文書の抜粋 =>
ピリピリと下唇や舌、オトガイ周辺が痺れるという症状が見られることもあります。

4.神経損傷ではないインプラント手術後の痛みもある

痛みや痺れを感じたからといって、全ての痛みや痺れが神経損傷によるものというわけではありません。

先述もしたように、インプラント手術では手術箇所に痛みを感じるものです。

痛みの程度にも個人差があるので、どの程度痛むものなのか、どのような痛みなのかというのは一概に言えませんが、次のようなケースでは神経損傷ではなく、通常の痛みであると考えられます。

4-1.腫れやあざ、膿が出るのは神経損傷以外が原因であることが多い

インプラント手術後に術部が腫れたり、皮膚にあざができたりすることがありますが、これらの症状は神経を損傷した時に出る症状ではなく、手術後誰にでも起こる症状です。

冷たいもの熱いものがみしみる、歯が押される感覚なども、神経損傷による症状ではありません。

数日経てば、徐々にこれらの症状は改善されることが多いので、様子を見ましょう。

 

また、膿や黒いタンが出るのは、神経損傷ではなく、細菌感染によるものだと考えられます。

術後の細菌感染は歯科医院で適切な処置を受ける必要があります。

神経損傷ではありませんが、早めに病院に連絡して診てもらいましょう。

4-2.一時的な痺れ、麻痺も問題なし

手術中に麻酔を使ったり、何らかの刺激を受けたりしたことにより、一時的に手術箇所やその周辺に痺れや麻痺が起こることがあります。

神経損傷によるものではない痺れや麻痺は、時間経過とともに症状が改善されていくので、心配しすぎる必要はありません。

4-3.症状が改善する場合は大丈夫

以上の痛みや痺れ、麻痺以外にも不安な症状があるかもしれませんが、その症状が時間経過とともに改善されていくのであれば、問題ありません。

インプラント手術後に、誰にでも起こり得る症状といえます。

 

ただし、数週間経ってもこれらの症状が改善されない、我慢できないほどの痛みが続いている場合は要注意です。

神経損傷の可能性も踏まえ、手術を受けた歯科医院で相談し、診てもらってください。

5.神経損傷の場合の治療法

インプラント手術による神経損傷が疑われる場合には、まず神経が本当に損傷しているのか、しているとしたらどの部分、どの程度であるのかの検査を行います。

その上で、インプラントが関係した神経損傷である場合には、次のような治療が行われます。

5-1.神経修復治療

まずは神経が切れている場合には、神経修復治療が行われます。

神経を縫合したり、移植したりする手術です。

この手術は神経が切れてから時間が経ってしまうとできないことが多いので、早めの治療が大切です。

5-2.インプラントの撤去

インプラントが直接神経に触れていたり、神経に近づきすぎて神経を圧迫したりしている場合には、インプラントを一旦撤去する治療を行います。

インプラントを取り除いたことで痛みの改善がされた場合には、インプラント体の長さが短いものに交換したり、インプラントを埋め込む角度や位置などを調整したりする処置を行うことが多いです。

5-3.神経ブロック治療

神経が損傷している場合、神経ブロック治療という、局所麻酔薬を注射する治療を行う場合もあります。

提供情報 =>
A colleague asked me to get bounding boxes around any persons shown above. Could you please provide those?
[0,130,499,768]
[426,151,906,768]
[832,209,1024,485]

課題の指示 => インプラント手術後の神経損傷についての文章を、最後の一文の続きから書き進めてもらえますか。

回答欄 =>
交感神経に麻酔薬を注射することで、神経の緊張を押さえ、上半身の血流を改善する注射で、早期に対処すると、症状の改善が見られる治療です。

症状が軽い場合には、神経修復薬を服用し、様子を見ることもあります。

服用する薬はビタミンB12製剤やステロイド薬が有効です。

5-4.近赤外線照射・鍼灸療法も

その他、スーパーライザーと呼ばれる機械で近赤外線をあて、血行を改善し症状を緩和する近赤外線照射や、鍼やお灸での治療をする場合もあります。

5-5.治療をしても後遺症が残るケースも

神経の損傷の程度にもよりますが、上記のような治療を行なっても、完全に症状が改善されることがない場合もあります。

治療までに時間が開いた場合にも、治療ができないこともあるようです。

症状が改善されず、後遺症が残るケースもあります。

痛みが術後数日経っても改善されない、麻痺や痺れが残るといった症状があれば、すぐに受診し、対処してもらうことが大切です。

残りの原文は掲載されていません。